The sole question posed by this appeal is whether an admitted act of sexual intercourse between defendant and the 14-year-old daughter of his half-sister was
[131]
incestuous under section 285 of the Penal Code: “Persons being within the degrees of consanguinity within which marriages are declared by law to be incestuous and void, who intermarry with each other, or who commit fornication or adultery with each other, are punishable by imprisonment in the state prison not less than one year nor more than fifty years.”
Section 59 of the Civil Code provides: “Marriages between parents and children, ancestors and descendants of every degree, and between brothers and sisters of the half as well as the whole blood, and between uncles and nieces or aunts and nephews, are incestuous, and void from the beginning, whether the relationship is legitimate or illegitimate. ’ ’

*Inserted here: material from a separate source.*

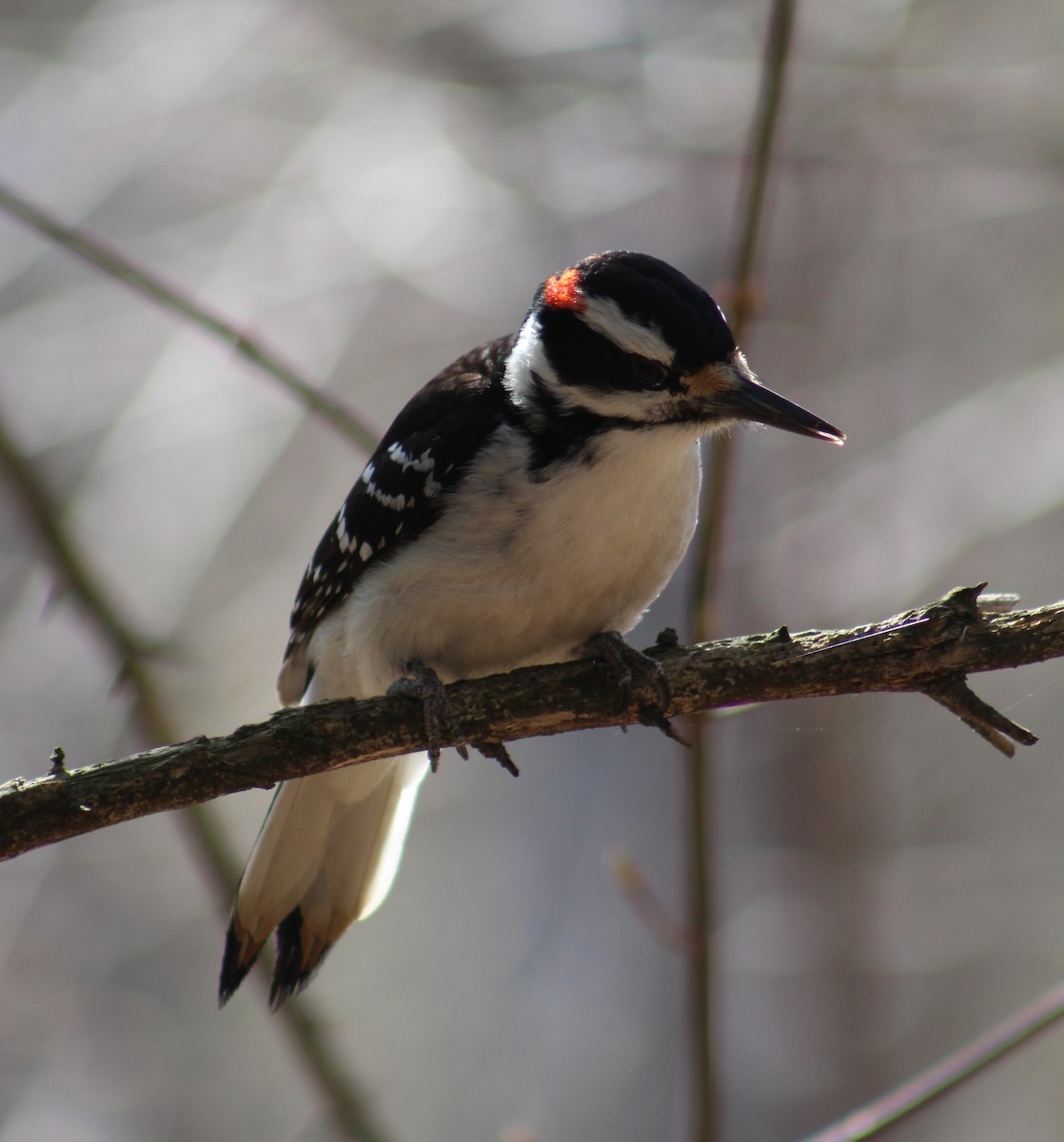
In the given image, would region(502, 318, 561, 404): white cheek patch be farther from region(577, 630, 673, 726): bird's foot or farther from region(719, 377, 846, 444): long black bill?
region(577, 630, 673, 726): bird's foot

The essence of defendant’s argument, as stated in his opening brief, is as follows: “An ordinary reading of Civil Code, Section 59, leads counsel to the conclusion that ‘half-uncle’ and ‘half-niece’ are not included in the language. The words ‘of the half as well as the whole blood’ clearly apply to the words ‘brothers and sisters’; they clearly do not apply to ‘uncles and nieces.’ In such case, where ‘half-bloods’ are mentioned as to one class of persons and not mentioned as to another class, it seems clear that ‘half-bloods’ are not covered as to the latter class.”

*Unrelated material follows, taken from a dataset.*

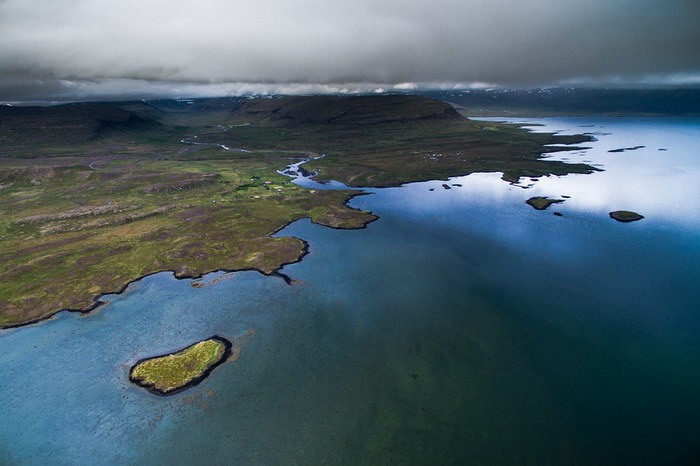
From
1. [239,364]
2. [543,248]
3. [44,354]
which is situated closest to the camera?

Defendant seeks to invoke the rule that where the language of a penal statute is reasonably susceptible of two constructions that construction which is more favorable to the accused will ordinarily be adopted.
(People
v. Valentine, 28 Cal.2d 121 [169 P.2d 1].)
Although the question here presented has not been decided in any reported California decision, the great weight of authority is adverse to defendant’s contention. We are in accord with the prevailing view that the statutory prohibition applies to the relationship here involved. By definition, an uncle is a brother of one’s father or mother, and no distinction is made between the whole and the half blood according to common and ordinary usage. (Black’s Law Dictionary, 4th ed.; The Oxford English Dictionary, vol. 11, p. 86.) In referring to himself as the “half-uncle” of the victim of his act, defendant employs a misnomer; it is a term unknown to common usage.